Adin soruma anlam veremezcesine gözlerimin içine baktı. Yapma diye fısıldadı iç sesim. Lütfen bu sorumun kaynağını bil.

"Kim?" Bu soru barkından gelmişti.

Yutkundum. Hemen sormak istemiyordum. Kalbim korkuyordu alıcağım cevaptan. "İkra" diye fısıldadım sanki onlara adını söylemiyordum. Ona sesleniyordum. Gelip beni bulması lazımdı çünkü ben onsuz çıkışı bulamıyordum.

Umut ederek adine baktım. Başını sallamasını bekledim. Sonuçta o da denizde kaybolmuştu. Hemde aynı denizde, ölüsü ise hiç bulunmamıştı. O da burda olmalıydı.

Başını olumsuz anlamda salladı adin. Gözümü sıkı sıkı yumdum. Bu cevabı istemiyordum. Onsuz  artık dayanamıyordum. Gözlerimi açtım. Gözyaşlarımı elimin tersiyle sildim.

Ağlamamak için sıktım kendimi. Başımı eğdiğimde adinin elini hala sıktığımı farkkettim. Yavaşça ayırdım elimi avucundan.

"İkra kim?" Bu soru dâverden gelmişti. Gözlerimi ona çevirdim. Ne olarak anlatmalıydım onu. Kuzenim kelimesi onun için basit kalmaz mıydı?

Sessiz kaldım. Anlatsam bir faydası olmicaktı. O burda değildi. O kim olduğunu bilse bile onu getirmicekti.

Dâver ise sorusunu üstelemedi.
Adine döndüm donuk bakışları üzerimdeydi. "Siz gidin biz arkanızdan gelicez." Dedi gözlerini benden ayırmadan.

Dâver haricinde diğerleri ilerlemeye başladı. Dâverin gitmediğini görünce adin dönüp ona baktı. Dâver ise bir şey i çözmeye çalışıyor gibiydi. Hafifçe güldü. Başını aşağı yukarı sallayıp yanımızdan ayrıldı. Ne yaptığını anlamamıştım.
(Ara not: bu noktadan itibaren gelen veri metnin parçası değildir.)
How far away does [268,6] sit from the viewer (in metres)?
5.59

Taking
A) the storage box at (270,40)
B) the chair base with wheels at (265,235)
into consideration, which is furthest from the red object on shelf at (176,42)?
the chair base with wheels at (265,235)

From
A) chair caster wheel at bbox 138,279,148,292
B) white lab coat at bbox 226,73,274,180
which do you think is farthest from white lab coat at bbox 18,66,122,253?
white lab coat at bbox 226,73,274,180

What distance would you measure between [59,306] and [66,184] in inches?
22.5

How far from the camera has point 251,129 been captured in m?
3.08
Adin ise önümden kalktı ve tek elini bana uzattı. Bir süre tereddüt ettim. Elini çekmeyince elinden destek alarak ayağa kalktım.

"Aç mısın?"

Bu soruyu beklermiş gibi başımı onaylarcasına salladım.
Baya bir açtım. Geldiğimden beri hiçbir şey yememiştim.

Adin ise hafifçe tebbesüm etti. "tahmin etmiştim." Arkasını dönüp yürümeye başladı. Bir kaç adım sonra bana "takip et bakalım dünyalı kız." Dedi.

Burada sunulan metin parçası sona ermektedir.